Real-World Garbage Collection Scenarios and Solutions
Is GC tuning in Java really worthwhile? Real-life case studies show dramatic performance improvements with small tweaks to GC tuning.
Join the DZone community and get the full member experience.
Join For FreeIf you’re experiencing Java performance problems, where do you start looking for solutions? Is GC tuning really worthwhile? How do you analyze the GC logs to identify and fix bottlenecks?
This article looks at some real-life success stories, where organizations were able to achieve dramatic performance gains simply by tweaking GC.
Java GC Troubleshooting: Key Performance Indicators (KPI)
Before going any further, let’s look at how garbage collection performance is measured. In GC tuning, there are certain KPI factors that you need to be aware of:
- Throughput: This is the percentage of time an application spends in doing actual work, as opposed to GC. For performance-critical applications, this should be around 99%.
- Latency: This is the time the application pauses while GC events suspend all other threads. Average and maximum latency are important statistics. Ideally, the average pause should be in milliseconds, and maximum pauses no more than a few seconds, although less critical systems can tolerate a certain amount of latency.

**STATED PROBLEM 1:** In the rows below, from the first row through the line that contains "705;72;766;108" (both included), increase every bounding-box coordinate in the answers by 84. Reproduce those lines with their requests intact, and omit the pictures.

**RECORDS FOR THE EXERCISE:**
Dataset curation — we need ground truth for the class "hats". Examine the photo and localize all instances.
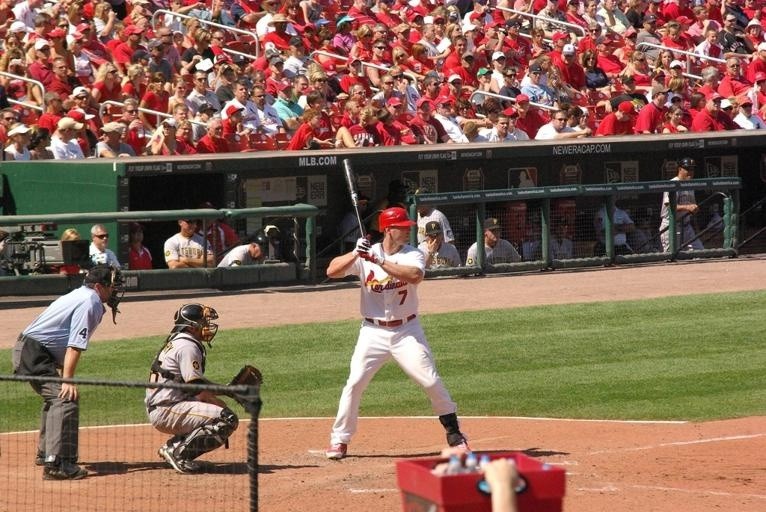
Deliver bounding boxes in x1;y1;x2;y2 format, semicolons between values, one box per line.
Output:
617;60;682;116
6;103;243;136
483;217;504;230
745;19;761;33
447;51;541;82
10;21;163;61
213;13;360;91
552;14;656;56
72;87;88;97
425;221;441;235
386;96;452;107
503;94;529;117
396;12;519;33
705;72;766;108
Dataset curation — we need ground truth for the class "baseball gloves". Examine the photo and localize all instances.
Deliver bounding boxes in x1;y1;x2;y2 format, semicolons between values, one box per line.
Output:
228;366;263;386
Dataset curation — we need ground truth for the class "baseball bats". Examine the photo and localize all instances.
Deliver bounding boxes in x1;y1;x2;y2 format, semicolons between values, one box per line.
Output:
342;159;366;239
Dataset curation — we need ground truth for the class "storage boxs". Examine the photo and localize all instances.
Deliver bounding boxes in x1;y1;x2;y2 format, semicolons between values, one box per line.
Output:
393;446;566;512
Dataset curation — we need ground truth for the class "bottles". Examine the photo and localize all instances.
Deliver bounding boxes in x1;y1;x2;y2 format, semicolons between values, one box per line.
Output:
443;451;517;475
136;123;144;139
542;462;552;470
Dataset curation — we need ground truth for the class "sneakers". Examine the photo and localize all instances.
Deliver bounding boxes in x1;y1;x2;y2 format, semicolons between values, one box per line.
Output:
449;442;470;452
157;444;199;474
35;455;87;481
325;443;346;459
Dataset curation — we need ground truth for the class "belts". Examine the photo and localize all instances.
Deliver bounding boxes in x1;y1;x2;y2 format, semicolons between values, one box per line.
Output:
365;314;416;327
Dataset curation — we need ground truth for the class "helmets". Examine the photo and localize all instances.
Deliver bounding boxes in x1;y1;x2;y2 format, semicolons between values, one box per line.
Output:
680;157;697;166
170;304;218;348
84;263;125;313
378;207;416;232
255;235;268;251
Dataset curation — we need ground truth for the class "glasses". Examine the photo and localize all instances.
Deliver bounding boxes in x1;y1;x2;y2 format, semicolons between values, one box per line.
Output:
94;234;107;238
364;31;403;84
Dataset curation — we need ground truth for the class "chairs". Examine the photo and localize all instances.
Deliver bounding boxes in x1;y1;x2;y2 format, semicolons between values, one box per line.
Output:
0;0;765;160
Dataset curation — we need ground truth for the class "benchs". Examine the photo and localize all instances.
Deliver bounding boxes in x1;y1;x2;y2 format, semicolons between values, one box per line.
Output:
456;218;765;257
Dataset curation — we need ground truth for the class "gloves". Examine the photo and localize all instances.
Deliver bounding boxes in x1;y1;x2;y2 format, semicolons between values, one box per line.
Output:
353;234;383;265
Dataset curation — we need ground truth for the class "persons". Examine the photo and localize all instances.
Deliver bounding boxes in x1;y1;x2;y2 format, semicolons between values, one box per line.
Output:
410;188;463;268
60;224;121;266
325;205;470;463
478;454;521;511
129;201;268;267
465;217;522;264
7;263;123;482
339;178;410;255
550;215;573;261
658;157;705;260
595;196;657;262
0;0;766;162
143;300;240;476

**STATED PROBLEM 2:** Copy the part of the garbage collection article above between "This article looks" and "Performance Indicators (KPI)", inclusive.

**FULL ANSWER 1:**
Dataset curation — we need ground truth for the class "hats". Examine the photo and localize all instances.
Deliver bounding boxes in x1;y1;x2;y2 format, semicolons between values, one box per line.
Output:
701;144;766;200
90;187;327;220
567;301;588;314
829;103;845;117
531;135;625;166
94;105;247;145
297;97;444;175
636;98;740;140
156;171;172;181
509;305;525;319
470;180;536;191
587;178;613;201
480;96;603;117
789;156;850;192

**FULL ANSWER 2:**
This article looks at some real-life success stories, where organizations were able to achieve dramatic performance gains simply by tweaking GC.
Java GC Troubleshooting: Key Performance Indicators (KPI)